Consequently, siblings of the baby boom and post-baby boom generations are called upon to be more involved in the lives of their brothers and sisters with disabilities. More than anyone, they will be the most important source of information regarding their vulnerable brothers and sisters. “The types of support that these relatives–primarily adult siblings–will need once they assume caregiving responsibility may well be different than those of aging parents, and will be a growing concern for the service delivery system.”
Services and supports specifically for brothers and sisters have a long-lasting impact on families and the lives of people with disabilities. Seventy-five percent of the adult siblings who attended Sibshops, a peer support and education program for siblings as children, reported that the program affected their adult lives and the adult relationships they have with their siblings with intellectual disabilities. These programs “serve as protective factors for siblings of individuals with disabilities, a population who is frequently considered at-risk” and the “positive results last into adulthood.” The study concluded, “The positive effects are not only apparent, but enduring.”
Providing siblings with services and supports is a low-cost, high impact means of improving the lives of people with disabilities because supported, informed siblings are more likely to remain lovingly involved in their lives as adults—and when their parents no longer can. But others benefit from these efforts as well:
- Typically-developing siblings are reassured when they have the skills and know-how to advocate for their brothers and sisters;
- Parents enter their senior years knowing that their children with disabilities will be cared for when they no longer can;
- Service providers serving adults with disabilities benefit from having siblings as active partners–and siblings are an especially important source of information about their brothers and sisters; and
- Taxpayers benefit because adult siblings who are involved in the lives of their siblings with special needs will reduce the need for costly social services.

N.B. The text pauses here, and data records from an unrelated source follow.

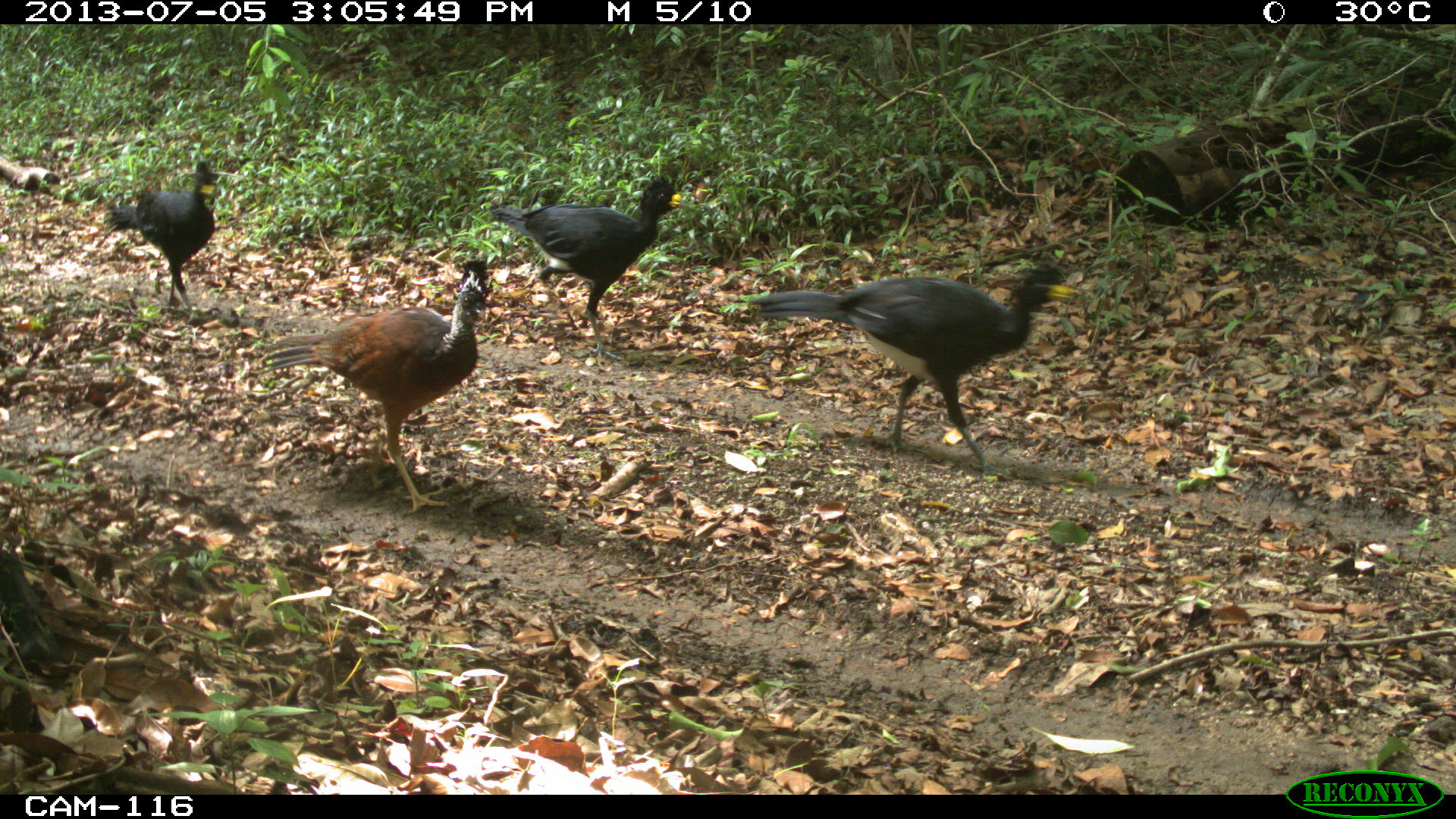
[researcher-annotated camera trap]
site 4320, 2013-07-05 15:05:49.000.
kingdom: Animalia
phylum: Chordata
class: Aves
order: Galliformes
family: Cracidae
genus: Crax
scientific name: Crax rubra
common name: great curassow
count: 5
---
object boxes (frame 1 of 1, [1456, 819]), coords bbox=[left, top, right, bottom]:
crax rubra: bbox=[746, 262, 1078, 476]; bbox=[260, 259, 493, 514]; bbox=[486, 171, 683, 364]; bbox=[102, 160, 221, 323]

Because they make life-long contributions to the lives of their brothers and sisters who have disabilities, siblings of all ages benefit from simple, but critical considerations.
Siblings need information about:
- Their sibling’s disability and its implications
- Treatments and services for their brothers and sisters
- Plans their parents have for their sibling’s future
- The genetic implications of their sibling’s disability
- How to effectively advocate for their brother or sister
- Services for adults with disabilities
Siblings need opportunities to:
- Meet their peers
- Discuss common joys and concerns with other siblings
- Learn how other siblings address problematic situations frequently faced by brothers and sisters
- Discuss their current and future roles in the life of their sibling who has a disability.

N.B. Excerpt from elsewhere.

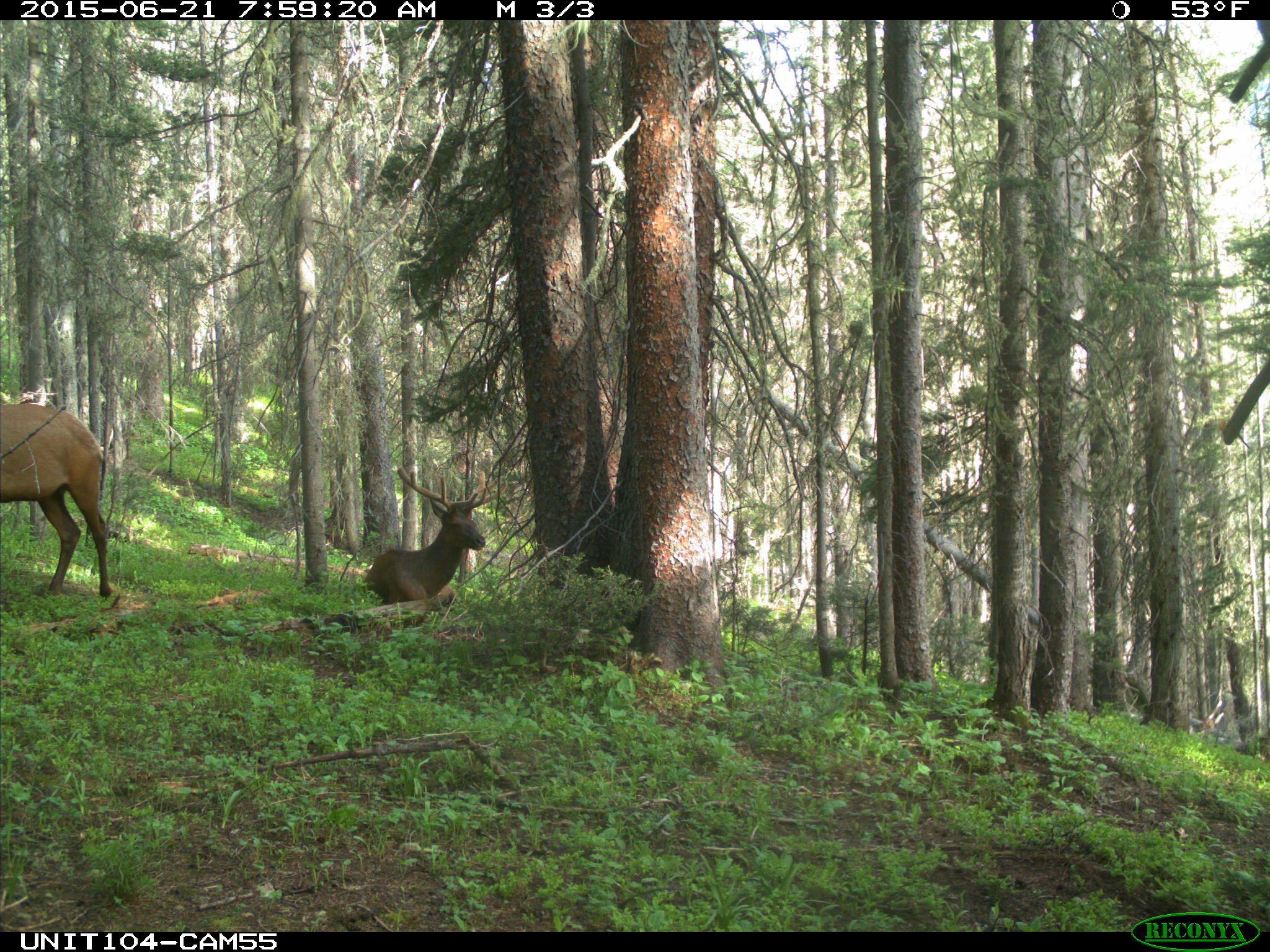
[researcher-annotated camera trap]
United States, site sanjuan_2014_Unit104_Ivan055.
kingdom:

Siblings need parents who:
- Understand siblings’ life-long and ever-changing concerns
- Learn proven strategies to minimize siblings’ concerns and maximize their opportunities
- Provide their typically developing children with information and opportunities to meet their peers
- Plan for the future of their child with an intellectual disability, and involve their typically-developing children in this planning
- Value the right to self determination for each of their children
Siblings need service providers and policymakers who:
- Understand siblings’ life-long and ever-changing concerns
- Proactively provide brothers and sisters with information
- Create programs specifically for siblings
- Make systemic changes to include brothers and sisters in their working definition of “family.”
As a sister in her sixties succinctly put it: “In the United States, there are millions of brothers and sisters of people with disabilities. We will likely become caregivers for our siblings when our parents die. Anyone who is interested in the welfare of persons with disabilities ought to be interested in us.” Thank you, in advance, for your attention to the concerns of this most deserving family member.